Provided passage:
━━━━━━━━
Mumsnet has not checked the qualifications of anyone posting here. If you need help urgently or expert advice, please see our domestic violence webguide and/or relationships webguide. Many Mumsnetters experiencing domestic abuse have found this thread helpful: Listen up, everybody

Musings 3 years on from DH's intense emotional affair...

31 replies

printmeanicephoto · 28/07/2015 18:04

What I've learned is that the betrayer has to be the "healer" in order for the betrayed spouse to feel loved, secure and trustful again. He has to do the majority of the hard work post affair to regain his partner's trust.

Am sick of people (mainly family members) just telling me to move on and forgive him. This is v. difficult if the betrayer doesn't fully take on the "healer" role - ie. if he half heartedly takes on the role and thinks just being there, apologising and trying not to rock the boat is enough. It's not enough - he has to work harder than that - affection, grand gestures (and little gestures) to make me feel special and trustful again. This is the only way to help the lingering hurt I feel diminish. He has to do this regardless of the state of the marriage before the affair if the marriage is to survive.

He cut off any contact with OW 3 years ago.

We both read "How to help your spouse heal from your affair" recently by Linda J MacDonald - which for me has been a Godsend. But he doesn't agree with the principle of the book about him needing to be the healer - he keeps on saying its down to both of us to work together. Which of course in a sense is true but he needs to make me feel secure and special first before this can happen.
━━━━━━━━
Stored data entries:
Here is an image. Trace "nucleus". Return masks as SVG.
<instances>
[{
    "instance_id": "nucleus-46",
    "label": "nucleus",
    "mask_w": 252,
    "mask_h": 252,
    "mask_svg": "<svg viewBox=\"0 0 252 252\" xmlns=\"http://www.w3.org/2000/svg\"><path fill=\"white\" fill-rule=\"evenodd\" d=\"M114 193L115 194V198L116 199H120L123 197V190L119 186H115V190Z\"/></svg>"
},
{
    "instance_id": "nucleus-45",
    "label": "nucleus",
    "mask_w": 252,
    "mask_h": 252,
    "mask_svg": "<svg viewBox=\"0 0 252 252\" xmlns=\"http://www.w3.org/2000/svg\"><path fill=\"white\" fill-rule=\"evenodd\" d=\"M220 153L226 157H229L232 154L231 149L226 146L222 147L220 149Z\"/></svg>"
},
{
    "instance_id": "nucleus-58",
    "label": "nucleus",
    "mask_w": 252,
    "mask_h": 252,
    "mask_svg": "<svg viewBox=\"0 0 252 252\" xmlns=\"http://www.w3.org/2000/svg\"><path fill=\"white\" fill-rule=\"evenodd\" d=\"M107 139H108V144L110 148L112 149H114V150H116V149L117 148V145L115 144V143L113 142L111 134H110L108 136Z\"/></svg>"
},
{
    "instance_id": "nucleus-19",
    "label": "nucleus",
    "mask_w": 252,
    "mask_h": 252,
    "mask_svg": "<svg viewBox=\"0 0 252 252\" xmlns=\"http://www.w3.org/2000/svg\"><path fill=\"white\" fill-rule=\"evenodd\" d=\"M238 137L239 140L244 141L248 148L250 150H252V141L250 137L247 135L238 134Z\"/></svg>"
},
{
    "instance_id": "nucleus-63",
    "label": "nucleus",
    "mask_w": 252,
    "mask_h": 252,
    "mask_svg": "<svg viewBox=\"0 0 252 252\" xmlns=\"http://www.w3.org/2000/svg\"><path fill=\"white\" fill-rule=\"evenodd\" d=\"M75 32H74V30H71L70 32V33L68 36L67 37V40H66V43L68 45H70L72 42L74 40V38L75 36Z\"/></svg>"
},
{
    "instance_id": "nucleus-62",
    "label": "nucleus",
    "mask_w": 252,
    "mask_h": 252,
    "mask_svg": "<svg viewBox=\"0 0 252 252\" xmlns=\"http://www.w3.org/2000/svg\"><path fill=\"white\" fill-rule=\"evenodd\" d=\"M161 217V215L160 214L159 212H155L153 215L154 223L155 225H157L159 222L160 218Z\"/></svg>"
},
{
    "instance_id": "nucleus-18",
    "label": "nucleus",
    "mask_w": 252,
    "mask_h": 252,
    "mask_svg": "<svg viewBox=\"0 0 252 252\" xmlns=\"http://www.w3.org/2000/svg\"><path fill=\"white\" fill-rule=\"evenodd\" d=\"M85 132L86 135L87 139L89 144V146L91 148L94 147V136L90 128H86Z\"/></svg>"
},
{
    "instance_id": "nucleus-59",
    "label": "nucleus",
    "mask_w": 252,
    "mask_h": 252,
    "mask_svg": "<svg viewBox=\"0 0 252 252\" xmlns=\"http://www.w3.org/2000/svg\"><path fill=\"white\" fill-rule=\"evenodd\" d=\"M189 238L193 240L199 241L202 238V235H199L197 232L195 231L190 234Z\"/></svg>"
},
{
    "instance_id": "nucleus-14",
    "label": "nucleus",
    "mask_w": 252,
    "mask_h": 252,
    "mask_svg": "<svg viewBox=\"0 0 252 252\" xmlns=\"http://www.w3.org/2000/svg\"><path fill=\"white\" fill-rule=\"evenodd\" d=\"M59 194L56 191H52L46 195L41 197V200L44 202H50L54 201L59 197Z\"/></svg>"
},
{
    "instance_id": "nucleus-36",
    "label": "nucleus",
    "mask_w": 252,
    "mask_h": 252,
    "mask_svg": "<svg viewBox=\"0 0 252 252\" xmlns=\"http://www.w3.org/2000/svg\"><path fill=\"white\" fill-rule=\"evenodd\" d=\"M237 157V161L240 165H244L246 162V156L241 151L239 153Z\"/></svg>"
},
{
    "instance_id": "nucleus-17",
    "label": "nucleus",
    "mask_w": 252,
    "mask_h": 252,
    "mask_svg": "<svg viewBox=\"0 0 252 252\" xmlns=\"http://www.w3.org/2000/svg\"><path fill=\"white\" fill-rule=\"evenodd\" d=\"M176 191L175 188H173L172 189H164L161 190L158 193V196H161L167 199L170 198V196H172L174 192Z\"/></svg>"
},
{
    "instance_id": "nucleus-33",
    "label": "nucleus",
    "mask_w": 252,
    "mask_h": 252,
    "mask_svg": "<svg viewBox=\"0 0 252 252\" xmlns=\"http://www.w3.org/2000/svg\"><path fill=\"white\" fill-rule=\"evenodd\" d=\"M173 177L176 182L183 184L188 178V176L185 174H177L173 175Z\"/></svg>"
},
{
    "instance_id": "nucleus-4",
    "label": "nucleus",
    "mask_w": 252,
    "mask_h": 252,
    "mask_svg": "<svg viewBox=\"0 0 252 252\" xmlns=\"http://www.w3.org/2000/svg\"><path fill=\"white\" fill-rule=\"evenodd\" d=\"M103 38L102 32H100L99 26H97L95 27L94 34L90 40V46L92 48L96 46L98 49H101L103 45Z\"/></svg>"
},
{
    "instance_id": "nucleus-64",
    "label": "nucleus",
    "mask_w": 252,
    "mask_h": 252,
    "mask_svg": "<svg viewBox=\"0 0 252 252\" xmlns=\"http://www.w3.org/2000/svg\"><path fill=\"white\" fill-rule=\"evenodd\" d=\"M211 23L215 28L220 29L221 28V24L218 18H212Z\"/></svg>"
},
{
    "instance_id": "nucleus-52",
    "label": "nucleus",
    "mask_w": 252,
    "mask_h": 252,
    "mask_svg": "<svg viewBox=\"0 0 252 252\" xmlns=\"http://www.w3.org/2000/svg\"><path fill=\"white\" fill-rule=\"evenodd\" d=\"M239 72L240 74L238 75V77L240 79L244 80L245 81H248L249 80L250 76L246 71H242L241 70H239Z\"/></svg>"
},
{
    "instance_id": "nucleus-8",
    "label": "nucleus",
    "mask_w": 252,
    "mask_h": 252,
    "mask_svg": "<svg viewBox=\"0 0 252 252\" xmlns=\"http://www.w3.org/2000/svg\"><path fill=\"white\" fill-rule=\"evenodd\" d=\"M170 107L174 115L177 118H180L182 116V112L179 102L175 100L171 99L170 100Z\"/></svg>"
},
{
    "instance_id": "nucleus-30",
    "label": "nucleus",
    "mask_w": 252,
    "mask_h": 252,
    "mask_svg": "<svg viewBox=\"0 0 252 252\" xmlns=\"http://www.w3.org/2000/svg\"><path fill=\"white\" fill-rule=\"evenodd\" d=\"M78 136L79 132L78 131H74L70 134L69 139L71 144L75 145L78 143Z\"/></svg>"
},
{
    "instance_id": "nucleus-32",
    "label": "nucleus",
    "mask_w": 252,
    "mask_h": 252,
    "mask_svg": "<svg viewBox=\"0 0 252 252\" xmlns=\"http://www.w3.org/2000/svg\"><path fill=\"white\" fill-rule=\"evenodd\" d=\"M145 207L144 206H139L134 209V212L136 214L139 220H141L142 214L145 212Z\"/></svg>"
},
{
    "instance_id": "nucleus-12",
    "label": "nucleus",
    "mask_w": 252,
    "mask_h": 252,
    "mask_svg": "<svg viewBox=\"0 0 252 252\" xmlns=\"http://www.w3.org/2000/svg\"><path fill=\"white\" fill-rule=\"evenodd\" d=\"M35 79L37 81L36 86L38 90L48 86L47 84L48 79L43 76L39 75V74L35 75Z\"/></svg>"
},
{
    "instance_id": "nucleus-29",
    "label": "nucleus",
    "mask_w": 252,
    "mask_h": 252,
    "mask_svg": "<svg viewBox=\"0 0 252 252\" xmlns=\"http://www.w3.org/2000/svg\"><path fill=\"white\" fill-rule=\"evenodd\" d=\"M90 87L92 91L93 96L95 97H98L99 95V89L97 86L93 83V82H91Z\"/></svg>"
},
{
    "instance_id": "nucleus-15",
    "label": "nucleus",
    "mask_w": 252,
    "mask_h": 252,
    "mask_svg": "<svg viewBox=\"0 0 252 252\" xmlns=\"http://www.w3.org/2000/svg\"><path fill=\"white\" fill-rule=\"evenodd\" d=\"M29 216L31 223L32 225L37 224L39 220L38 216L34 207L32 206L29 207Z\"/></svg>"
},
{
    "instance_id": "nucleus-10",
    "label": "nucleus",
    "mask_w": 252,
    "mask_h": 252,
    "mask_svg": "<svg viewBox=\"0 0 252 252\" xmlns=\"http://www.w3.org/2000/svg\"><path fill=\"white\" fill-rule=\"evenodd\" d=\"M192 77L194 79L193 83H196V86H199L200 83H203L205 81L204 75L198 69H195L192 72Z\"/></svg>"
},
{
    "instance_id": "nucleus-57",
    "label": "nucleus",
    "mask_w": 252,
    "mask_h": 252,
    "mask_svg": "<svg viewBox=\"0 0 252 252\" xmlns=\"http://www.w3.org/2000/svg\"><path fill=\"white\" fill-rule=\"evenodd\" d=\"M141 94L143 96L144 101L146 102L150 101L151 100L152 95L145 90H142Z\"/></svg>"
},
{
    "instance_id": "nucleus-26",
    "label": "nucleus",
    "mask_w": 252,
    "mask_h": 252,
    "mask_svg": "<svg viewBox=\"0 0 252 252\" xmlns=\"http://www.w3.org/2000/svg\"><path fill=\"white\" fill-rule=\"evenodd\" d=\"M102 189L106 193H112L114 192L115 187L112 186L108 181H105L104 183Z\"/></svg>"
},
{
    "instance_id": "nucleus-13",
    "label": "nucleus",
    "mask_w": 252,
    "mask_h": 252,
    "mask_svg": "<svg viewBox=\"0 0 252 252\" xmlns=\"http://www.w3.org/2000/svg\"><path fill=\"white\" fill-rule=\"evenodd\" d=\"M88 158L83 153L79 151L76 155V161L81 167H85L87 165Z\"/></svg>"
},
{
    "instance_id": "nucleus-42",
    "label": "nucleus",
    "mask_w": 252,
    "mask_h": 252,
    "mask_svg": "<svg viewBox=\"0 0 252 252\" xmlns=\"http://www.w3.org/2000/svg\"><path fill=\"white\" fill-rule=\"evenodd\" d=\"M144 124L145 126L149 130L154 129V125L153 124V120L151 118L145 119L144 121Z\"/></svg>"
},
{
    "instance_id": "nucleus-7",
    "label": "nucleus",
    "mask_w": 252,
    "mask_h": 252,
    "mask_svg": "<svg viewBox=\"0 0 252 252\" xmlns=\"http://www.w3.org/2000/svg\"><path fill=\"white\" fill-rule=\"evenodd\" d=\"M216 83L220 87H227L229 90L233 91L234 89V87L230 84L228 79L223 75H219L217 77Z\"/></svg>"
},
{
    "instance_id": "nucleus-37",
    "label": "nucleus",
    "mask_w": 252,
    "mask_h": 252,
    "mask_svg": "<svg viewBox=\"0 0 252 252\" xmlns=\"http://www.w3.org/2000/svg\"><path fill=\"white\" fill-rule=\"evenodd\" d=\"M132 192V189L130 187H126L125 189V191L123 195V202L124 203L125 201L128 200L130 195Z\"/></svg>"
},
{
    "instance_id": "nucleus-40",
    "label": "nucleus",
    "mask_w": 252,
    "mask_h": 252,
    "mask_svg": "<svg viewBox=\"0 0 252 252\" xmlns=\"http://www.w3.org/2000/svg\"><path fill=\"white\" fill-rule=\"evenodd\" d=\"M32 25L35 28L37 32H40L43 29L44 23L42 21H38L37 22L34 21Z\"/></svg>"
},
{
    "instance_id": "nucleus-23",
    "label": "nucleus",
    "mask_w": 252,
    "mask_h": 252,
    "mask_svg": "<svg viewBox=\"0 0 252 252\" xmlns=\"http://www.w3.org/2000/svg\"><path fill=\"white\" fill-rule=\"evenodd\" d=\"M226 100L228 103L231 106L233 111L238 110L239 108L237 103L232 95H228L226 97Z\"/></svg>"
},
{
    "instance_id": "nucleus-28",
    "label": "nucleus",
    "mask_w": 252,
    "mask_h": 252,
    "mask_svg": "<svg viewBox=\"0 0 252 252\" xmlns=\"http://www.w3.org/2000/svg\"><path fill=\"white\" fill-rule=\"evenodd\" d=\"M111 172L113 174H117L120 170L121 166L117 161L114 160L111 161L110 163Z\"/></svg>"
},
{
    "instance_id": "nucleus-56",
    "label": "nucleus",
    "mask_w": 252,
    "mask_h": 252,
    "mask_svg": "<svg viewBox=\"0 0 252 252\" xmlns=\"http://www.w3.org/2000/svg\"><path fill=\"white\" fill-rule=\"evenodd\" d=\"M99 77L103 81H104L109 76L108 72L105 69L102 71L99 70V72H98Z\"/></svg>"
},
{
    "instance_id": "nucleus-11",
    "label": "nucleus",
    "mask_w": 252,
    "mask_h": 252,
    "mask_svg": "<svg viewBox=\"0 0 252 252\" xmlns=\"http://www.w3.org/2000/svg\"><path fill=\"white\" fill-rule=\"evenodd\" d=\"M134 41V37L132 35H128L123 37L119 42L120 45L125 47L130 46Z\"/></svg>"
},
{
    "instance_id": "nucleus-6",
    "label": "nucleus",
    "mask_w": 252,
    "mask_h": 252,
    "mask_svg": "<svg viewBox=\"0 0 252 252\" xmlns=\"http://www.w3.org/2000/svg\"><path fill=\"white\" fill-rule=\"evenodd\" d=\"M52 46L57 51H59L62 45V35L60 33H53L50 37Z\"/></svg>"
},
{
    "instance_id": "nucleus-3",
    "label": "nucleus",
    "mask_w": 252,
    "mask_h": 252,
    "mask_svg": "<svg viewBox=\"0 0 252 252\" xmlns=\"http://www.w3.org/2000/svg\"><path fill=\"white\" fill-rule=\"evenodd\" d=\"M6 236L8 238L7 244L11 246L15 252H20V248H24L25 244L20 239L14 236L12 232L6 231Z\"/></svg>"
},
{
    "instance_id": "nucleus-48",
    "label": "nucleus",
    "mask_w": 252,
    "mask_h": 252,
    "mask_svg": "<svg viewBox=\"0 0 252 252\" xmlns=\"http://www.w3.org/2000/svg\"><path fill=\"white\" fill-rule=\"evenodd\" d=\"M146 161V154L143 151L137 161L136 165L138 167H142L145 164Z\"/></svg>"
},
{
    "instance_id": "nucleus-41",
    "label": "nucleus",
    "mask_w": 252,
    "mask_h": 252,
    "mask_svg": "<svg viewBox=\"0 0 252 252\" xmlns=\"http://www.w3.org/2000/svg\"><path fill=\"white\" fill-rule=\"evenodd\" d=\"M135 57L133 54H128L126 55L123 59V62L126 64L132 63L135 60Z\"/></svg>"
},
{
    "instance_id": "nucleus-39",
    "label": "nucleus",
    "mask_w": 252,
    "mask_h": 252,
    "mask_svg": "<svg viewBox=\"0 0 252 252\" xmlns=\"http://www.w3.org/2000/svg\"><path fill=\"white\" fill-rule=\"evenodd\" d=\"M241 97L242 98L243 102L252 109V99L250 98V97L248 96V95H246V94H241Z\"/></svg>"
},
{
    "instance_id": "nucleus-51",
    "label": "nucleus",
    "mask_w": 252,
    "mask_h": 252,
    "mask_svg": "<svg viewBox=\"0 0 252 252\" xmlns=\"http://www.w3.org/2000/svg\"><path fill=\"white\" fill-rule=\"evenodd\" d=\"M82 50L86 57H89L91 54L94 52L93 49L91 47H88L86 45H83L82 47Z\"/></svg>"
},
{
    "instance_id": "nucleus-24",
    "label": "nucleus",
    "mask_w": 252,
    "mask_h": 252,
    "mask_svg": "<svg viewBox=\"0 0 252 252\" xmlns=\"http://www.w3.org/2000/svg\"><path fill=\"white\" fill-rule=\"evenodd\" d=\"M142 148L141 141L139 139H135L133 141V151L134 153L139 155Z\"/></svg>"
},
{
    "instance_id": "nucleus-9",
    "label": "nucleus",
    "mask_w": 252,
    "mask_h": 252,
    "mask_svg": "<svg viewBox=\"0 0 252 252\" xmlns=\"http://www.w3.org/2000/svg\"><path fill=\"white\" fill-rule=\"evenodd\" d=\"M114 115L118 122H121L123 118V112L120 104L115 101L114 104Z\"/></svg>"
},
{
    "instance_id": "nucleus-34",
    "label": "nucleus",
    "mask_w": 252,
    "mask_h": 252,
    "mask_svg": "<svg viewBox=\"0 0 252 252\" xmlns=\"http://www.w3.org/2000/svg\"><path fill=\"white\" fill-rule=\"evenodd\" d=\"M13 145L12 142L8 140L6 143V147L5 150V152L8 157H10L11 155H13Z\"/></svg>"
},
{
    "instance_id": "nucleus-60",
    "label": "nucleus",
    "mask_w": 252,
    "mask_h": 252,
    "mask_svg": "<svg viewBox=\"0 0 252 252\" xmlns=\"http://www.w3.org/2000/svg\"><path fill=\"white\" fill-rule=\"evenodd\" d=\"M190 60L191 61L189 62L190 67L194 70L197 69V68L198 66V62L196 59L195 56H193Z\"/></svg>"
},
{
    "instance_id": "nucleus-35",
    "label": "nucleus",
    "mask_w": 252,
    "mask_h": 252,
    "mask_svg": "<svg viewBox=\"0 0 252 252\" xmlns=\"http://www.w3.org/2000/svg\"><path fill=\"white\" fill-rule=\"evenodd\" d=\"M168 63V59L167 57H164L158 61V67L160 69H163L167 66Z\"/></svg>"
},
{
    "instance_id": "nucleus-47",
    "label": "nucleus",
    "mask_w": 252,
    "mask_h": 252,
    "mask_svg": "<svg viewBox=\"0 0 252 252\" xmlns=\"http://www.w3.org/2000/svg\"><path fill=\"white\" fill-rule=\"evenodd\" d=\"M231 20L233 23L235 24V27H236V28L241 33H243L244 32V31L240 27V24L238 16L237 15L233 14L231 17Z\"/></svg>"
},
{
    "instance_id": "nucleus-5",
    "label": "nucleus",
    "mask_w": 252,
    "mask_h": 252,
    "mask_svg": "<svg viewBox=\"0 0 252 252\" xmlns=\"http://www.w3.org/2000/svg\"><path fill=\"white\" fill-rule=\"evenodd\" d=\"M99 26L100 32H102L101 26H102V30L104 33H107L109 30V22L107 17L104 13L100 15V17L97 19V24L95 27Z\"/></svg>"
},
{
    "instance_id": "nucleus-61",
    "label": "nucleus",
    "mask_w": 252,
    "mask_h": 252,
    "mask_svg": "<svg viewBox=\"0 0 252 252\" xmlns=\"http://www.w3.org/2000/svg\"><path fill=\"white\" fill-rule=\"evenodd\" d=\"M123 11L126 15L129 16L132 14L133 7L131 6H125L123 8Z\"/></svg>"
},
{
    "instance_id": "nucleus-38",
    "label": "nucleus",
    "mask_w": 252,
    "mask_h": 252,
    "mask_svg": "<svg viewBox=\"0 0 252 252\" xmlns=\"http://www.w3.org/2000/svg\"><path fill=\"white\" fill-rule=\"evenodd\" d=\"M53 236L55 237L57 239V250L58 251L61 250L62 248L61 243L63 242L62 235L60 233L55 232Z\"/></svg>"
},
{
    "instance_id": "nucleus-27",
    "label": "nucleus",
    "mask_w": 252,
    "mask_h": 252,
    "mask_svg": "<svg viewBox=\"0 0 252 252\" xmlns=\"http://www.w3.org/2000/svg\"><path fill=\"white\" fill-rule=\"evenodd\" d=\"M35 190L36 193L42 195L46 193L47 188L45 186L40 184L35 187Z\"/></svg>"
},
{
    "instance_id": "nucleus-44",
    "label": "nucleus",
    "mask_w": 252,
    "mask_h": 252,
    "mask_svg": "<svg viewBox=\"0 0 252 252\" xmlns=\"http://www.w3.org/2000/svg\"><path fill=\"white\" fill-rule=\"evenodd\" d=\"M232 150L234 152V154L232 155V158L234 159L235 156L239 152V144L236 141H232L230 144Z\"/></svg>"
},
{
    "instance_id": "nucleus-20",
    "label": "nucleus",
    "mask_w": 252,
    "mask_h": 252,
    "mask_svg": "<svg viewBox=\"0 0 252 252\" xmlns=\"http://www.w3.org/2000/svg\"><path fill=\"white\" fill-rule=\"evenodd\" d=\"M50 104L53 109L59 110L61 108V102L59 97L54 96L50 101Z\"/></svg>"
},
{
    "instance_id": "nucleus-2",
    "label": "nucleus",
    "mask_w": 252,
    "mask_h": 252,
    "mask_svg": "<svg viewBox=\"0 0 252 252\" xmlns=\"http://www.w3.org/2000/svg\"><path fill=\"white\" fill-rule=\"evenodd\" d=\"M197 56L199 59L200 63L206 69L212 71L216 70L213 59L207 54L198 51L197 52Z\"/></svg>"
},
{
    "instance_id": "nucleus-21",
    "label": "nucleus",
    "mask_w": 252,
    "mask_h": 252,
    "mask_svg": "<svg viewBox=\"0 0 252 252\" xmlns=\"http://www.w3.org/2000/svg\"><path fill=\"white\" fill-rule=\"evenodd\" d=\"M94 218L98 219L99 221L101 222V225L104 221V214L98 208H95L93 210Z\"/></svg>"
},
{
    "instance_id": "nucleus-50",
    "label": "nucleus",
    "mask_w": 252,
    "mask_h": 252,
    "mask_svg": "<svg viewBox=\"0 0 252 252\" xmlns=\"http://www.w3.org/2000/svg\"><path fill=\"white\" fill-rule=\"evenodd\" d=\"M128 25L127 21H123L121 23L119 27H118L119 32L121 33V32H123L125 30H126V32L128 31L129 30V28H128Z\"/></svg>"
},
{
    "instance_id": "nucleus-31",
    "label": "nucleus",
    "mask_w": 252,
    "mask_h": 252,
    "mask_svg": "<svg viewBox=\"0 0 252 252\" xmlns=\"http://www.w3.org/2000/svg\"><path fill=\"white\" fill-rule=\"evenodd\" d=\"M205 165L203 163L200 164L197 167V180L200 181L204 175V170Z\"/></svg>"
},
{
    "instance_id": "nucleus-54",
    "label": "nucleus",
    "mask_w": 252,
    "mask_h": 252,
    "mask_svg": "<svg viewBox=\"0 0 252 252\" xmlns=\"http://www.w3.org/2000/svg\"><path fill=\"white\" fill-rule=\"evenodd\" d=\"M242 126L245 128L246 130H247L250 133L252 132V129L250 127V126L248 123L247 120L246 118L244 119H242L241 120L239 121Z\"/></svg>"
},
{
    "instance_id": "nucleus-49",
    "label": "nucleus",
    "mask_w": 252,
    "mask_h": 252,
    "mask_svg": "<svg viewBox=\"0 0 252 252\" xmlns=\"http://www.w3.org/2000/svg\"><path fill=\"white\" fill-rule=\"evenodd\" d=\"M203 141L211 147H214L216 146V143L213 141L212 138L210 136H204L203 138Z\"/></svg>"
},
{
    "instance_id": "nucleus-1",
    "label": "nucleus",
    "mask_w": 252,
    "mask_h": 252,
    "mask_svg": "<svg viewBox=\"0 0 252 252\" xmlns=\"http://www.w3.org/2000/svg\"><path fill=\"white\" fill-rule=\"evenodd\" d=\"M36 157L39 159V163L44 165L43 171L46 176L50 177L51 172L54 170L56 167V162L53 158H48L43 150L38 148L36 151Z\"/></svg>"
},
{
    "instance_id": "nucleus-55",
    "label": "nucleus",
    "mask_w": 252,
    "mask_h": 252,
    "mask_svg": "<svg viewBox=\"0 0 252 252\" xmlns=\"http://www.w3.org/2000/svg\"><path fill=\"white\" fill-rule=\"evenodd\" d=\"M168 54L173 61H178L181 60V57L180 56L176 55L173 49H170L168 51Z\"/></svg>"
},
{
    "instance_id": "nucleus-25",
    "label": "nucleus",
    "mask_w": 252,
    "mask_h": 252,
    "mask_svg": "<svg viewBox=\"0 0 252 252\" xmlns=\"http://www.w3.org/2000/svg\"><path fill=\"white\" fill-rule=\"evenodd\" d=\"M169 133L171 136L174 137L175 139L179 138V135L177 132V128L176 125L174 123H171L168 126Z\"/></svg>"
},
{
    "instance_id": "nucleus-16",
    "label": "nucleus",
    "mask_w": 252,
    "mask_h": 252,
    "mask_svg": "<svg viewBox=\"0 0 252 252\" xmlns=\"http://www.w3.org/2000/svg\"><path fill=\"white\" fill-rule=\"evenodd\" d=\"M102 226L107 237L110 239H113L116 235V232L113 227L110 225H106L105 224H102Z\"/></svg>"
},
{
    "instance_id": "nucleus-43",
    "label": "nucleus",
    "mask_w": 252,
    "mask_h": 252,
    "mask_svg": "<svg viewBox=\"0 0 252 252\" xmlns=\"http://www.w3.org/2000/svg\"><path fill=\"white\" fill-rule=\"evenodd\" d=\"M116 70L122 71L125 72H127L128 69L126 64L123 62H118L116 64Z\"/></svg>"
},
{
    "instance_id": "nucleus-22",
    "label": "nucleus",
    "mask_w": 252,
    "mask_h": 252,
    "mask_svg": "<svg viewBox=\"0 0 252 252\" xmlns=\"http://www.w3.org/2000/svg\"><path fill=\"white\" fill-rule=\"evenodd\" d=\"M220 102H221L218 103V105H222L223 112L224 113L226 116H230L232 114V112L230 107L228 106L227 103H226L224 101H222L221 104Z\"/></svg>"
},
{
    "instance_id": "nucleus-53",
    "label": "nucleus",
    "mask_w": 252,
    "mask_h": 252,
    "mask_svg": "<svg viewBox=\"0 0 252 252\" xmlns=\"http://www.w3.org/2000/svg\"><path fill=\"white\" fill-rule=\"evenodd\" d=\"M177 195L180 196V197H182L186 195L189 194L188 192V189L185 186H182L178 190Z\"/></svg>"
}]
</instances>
━━━━━━━━
Goal of the exercise:
Duplicate the forum post word for word, starting at "Am sick of people" and ending at "is to survive.". These entries are separate material and are not part of the forum post.

Result for this exercise:
Am sick of people (mainly family members) just telling me to move on and forgive him. This is v. difficult if the betrayer doesn't fully take on the "healer" role - ie. if he half heartedly takes on the role and thinks just being there, apologising and trying not to rock the boat is enough. It's not enough - he has to work harder than that - affection, grand gestures (and little gestures) to make me feel special and trustful again. This is the only way to help the lingering hurt I feel diminish. He has to do this regardless of the state of the marriage before the affair if the marriage is to survive.